Posted by:Dan Darling

#1  The next week will probably see the worst terrorism since the Liberation of Iraq. Already today some seventy people are dead, murdered, by those who do not want to see a free Iraq. It will get worse.

You'd have to be close to insane to defend the terrorists. Iraq is about to become self-governing, in a way that it hasn't in thirty years or more. The terrorists' solution is to murder Iraqis. Why? Just to make a statment that they want to be the ones in power, I guess.

The Michael Moores of the world will fail to see that these terrorists are the same thugs and criminals that enslaved Iraq for so long before the Liberation, or they are religious fanatics determined to drag Iraq into the twelfth century. Nothing about this campaign says "progress" Nothing is intended to make Iraq a better place for all its citizens. The murders that we will witness over the next week are solely intended to prevent Iraq from becoming free and successful as a nation.

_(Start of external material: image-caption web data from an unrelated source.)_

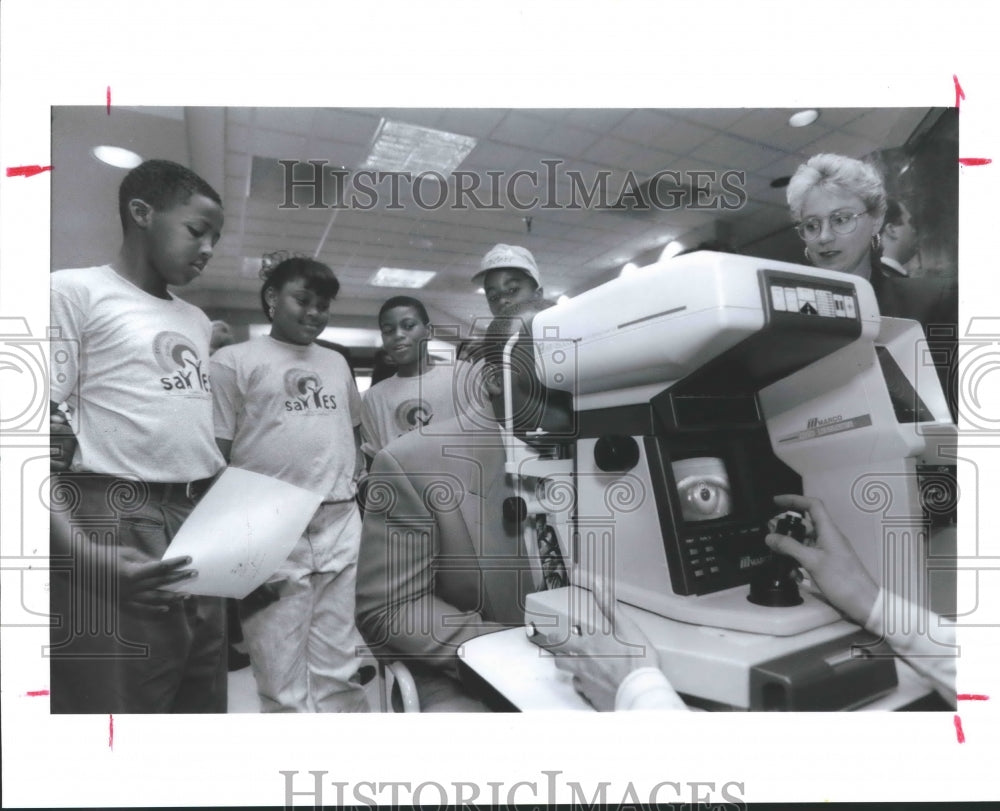 1992 Press Photo Houston Oilers' Warren Moon gets eye exam as students watch, TX - Historic Images
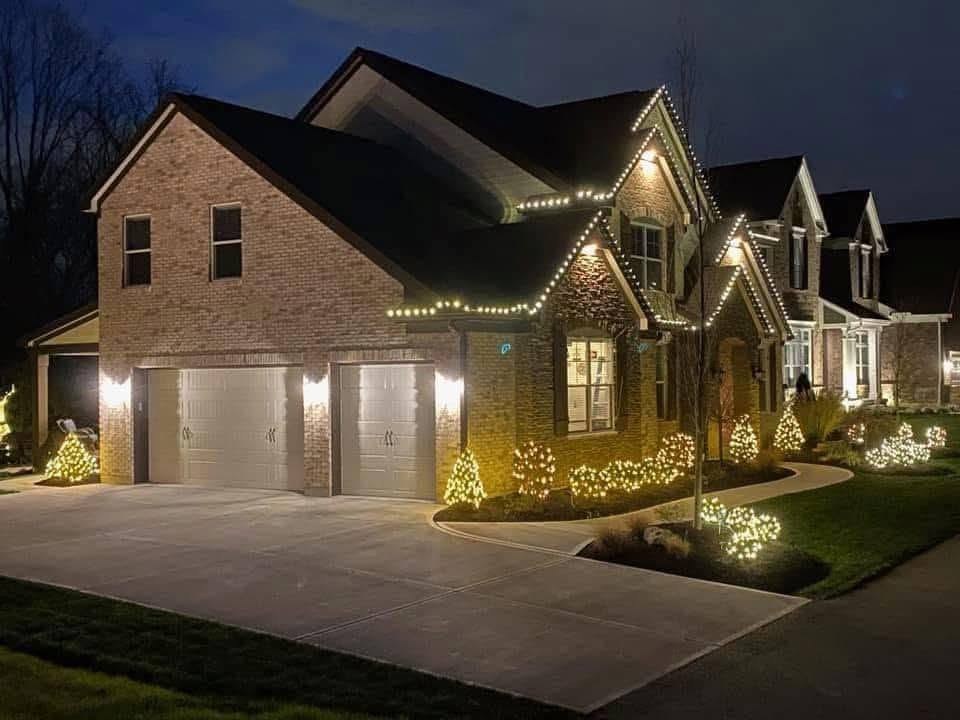 Brick two-story, roofline and bushes &mdash; Christmas light installation by Mike&rsquo;s Cincinnati Christmas Lights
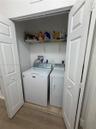 Laundry closet featuring white bi-fold doors, white top-load washer and dryer, and wire shelving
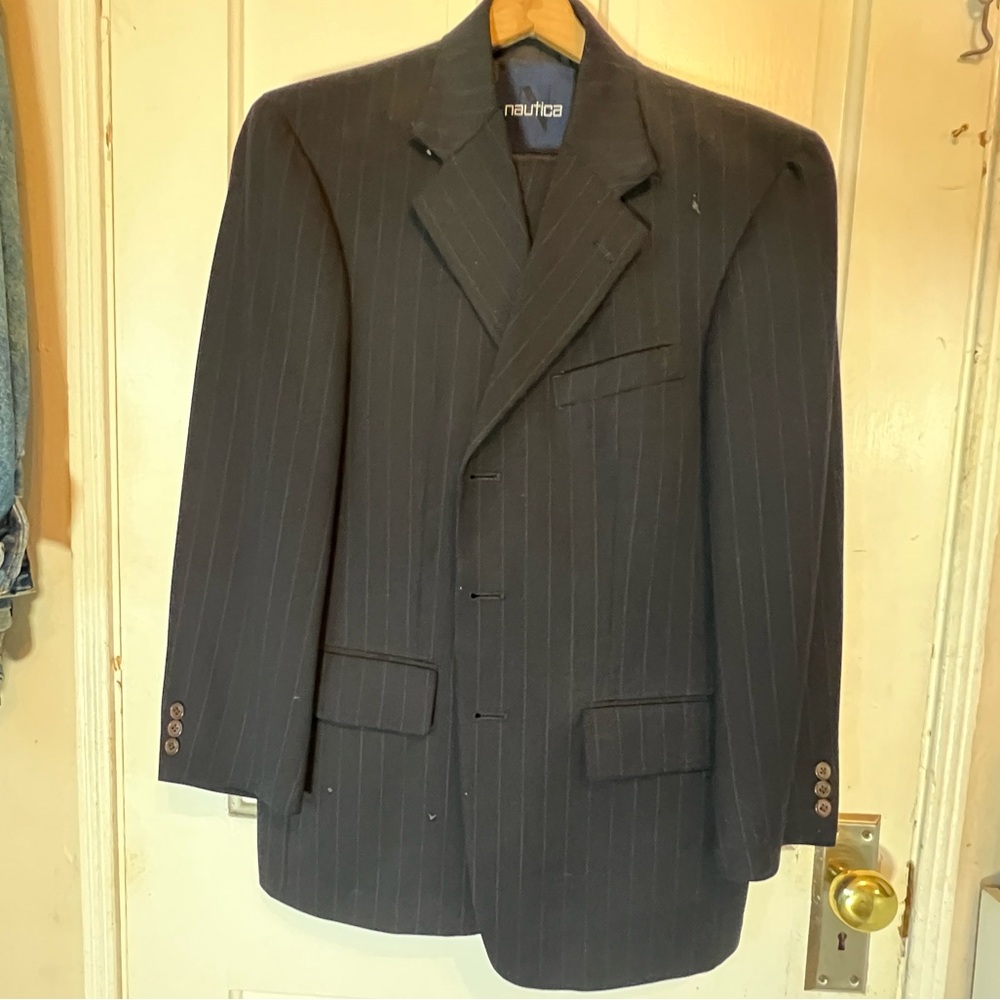 This is a classy Nautica mens suit in good condition.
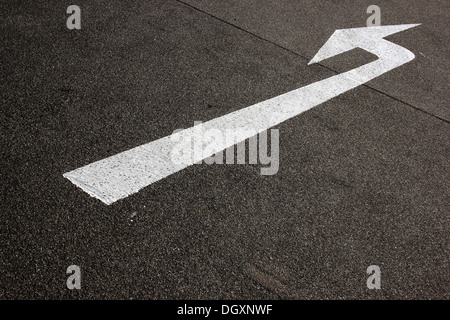 Left turn arrow on asphalt, road Stock Photo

It will take a firm resolve on the part of all Iraqis. The terrorists can make life so miserable that Iraqis demand a strong leader. It's what they know, and the security that a dictator brings could become very attractive amidst the coming carnage.

Iraq needs our support more than ever. Not just our money and our military, but our resolve that the Iraqis deserve everything we have, freeedom, economic success, hope. Iraqis need to know that we believe in them and their future. This will be Iraq's "Battle of Britain", the biggest test of their will, and our will as well.